═════ Source material
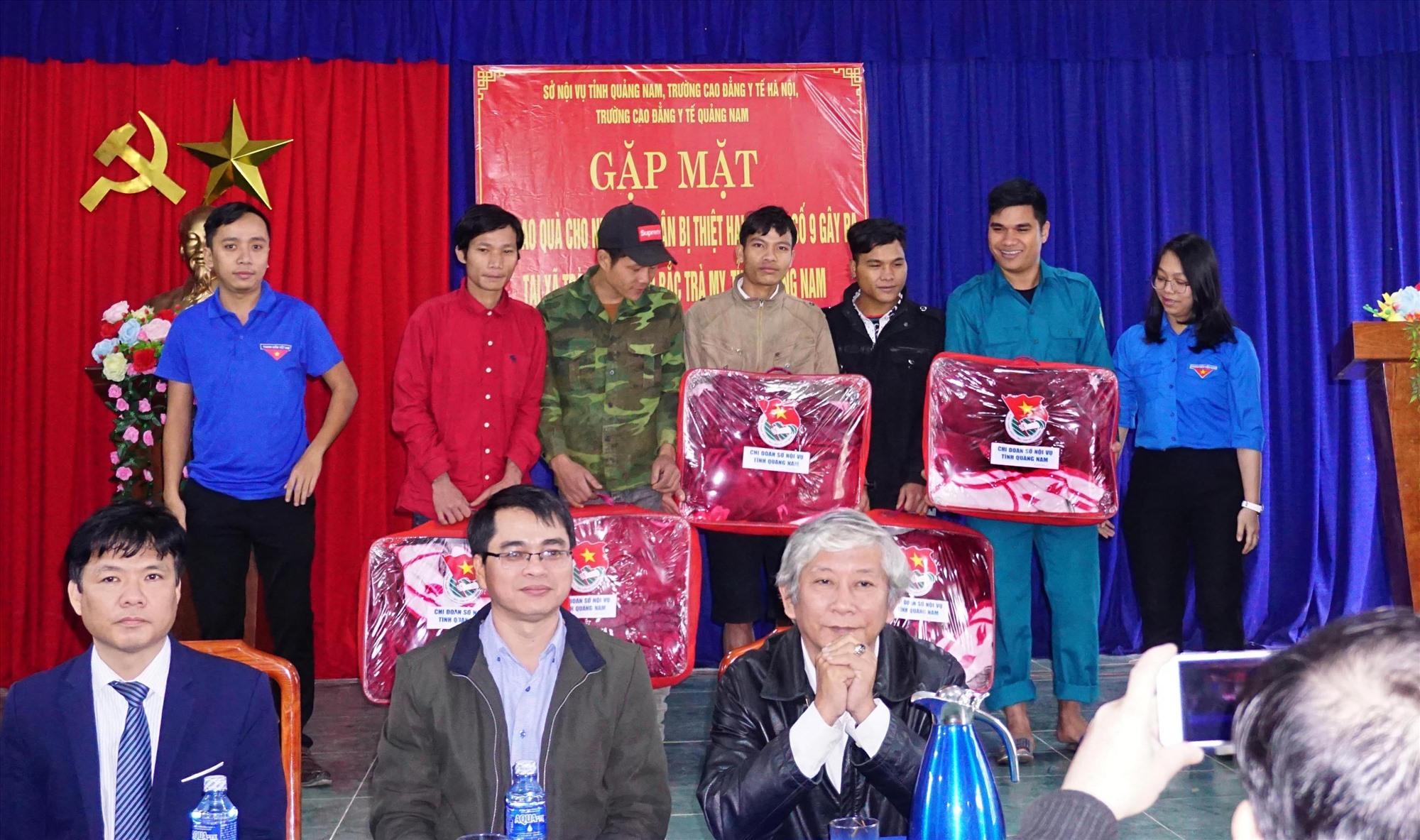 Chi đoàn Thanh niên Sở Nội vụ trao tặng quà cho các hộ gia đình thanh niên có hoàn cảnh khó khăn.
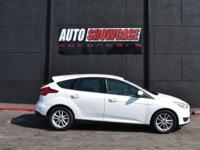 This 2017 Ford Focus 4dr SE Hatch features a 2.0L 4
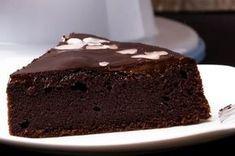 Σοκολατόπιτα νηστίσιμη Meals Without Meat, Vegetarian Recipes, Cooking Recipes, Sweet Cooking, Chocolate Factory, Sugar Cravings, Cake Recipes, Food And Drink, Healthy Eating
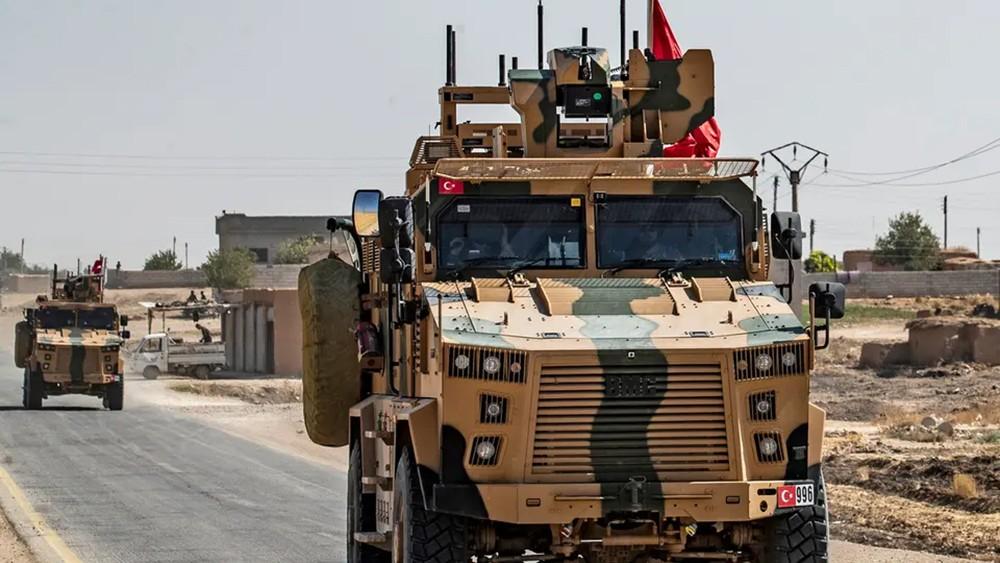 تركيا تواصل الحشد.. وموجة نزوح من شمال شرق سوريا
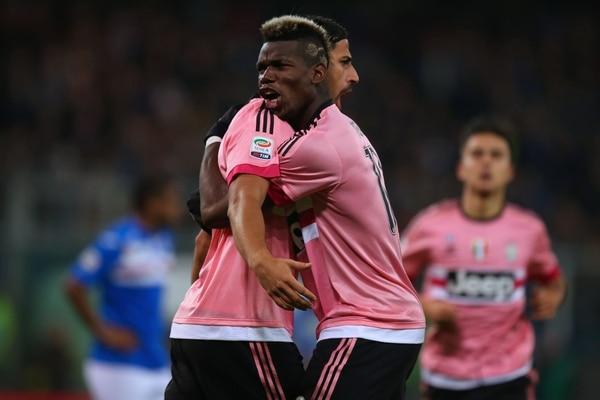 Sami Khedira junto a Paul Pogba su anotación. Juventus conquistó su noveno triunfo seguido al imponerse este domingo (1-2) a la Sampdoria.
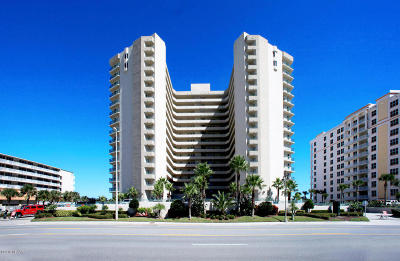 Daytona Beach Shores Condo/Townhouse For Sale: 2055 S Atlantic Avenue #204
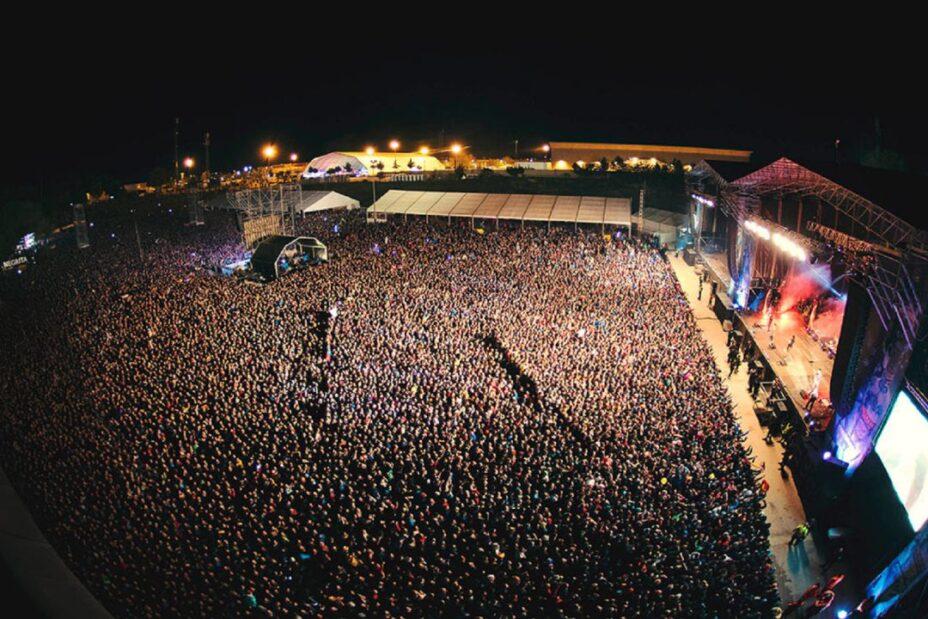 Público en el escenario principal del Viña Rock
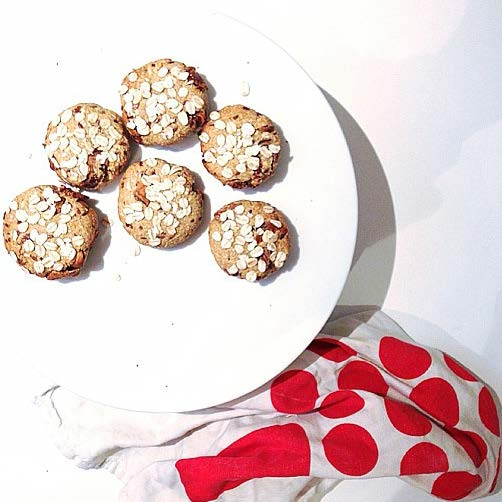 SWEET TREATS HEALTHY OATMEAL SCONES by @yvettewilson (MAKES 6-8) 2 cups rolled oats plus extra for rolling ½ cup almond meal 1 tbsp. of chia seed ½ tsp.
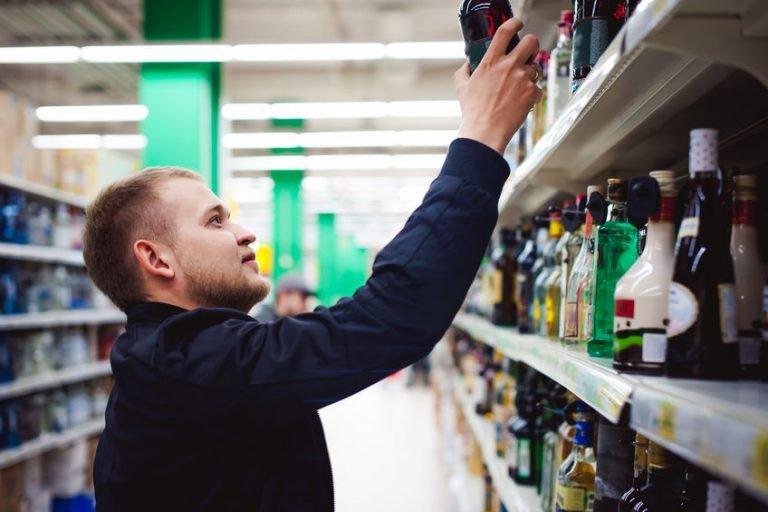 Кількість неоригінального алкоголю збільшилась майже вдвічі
══════════
Leaving out every picture, copy exactly the lines from the one that contains "Σοκολατόπιτα νηστίσιμη Meals" through the end of the entries above.

[Reply]:
 Σοκολατόπιτα νηστίσιμη Meals Without Meat, Vegetarian Recipes, Cooking Recipes, Sweet Cooking, Chocolate Factory, Sugar Cravings, Cake Recipes, Food And Drink, Healthy Eating
 تركيا تواصل الحشد.. وموجة نزوح من شمال شرق سوريا
 Sami Khedira junto a Paul Pogba su anotación. Juventus conquistó su noveno triunfo seguido al imponerse este domingo (1-2) a la Sampdoria.
 Daytona Beach Shores Condo/Townhouse For Sale: 2055 S Atlantic Avenue #204
 Público en el escenario principal del Viña Rock
 SWEET TREATS HEALTHY OATMEAL SCONES by @yvettewilson (MAKES 6-8) 2 cups rolled oats plus extra for rolling ½ cup almond meal 1 tbsp. of chia seed ½ tsp.
 Кількість неоригінального алкоголю збільшилась майже вдвічі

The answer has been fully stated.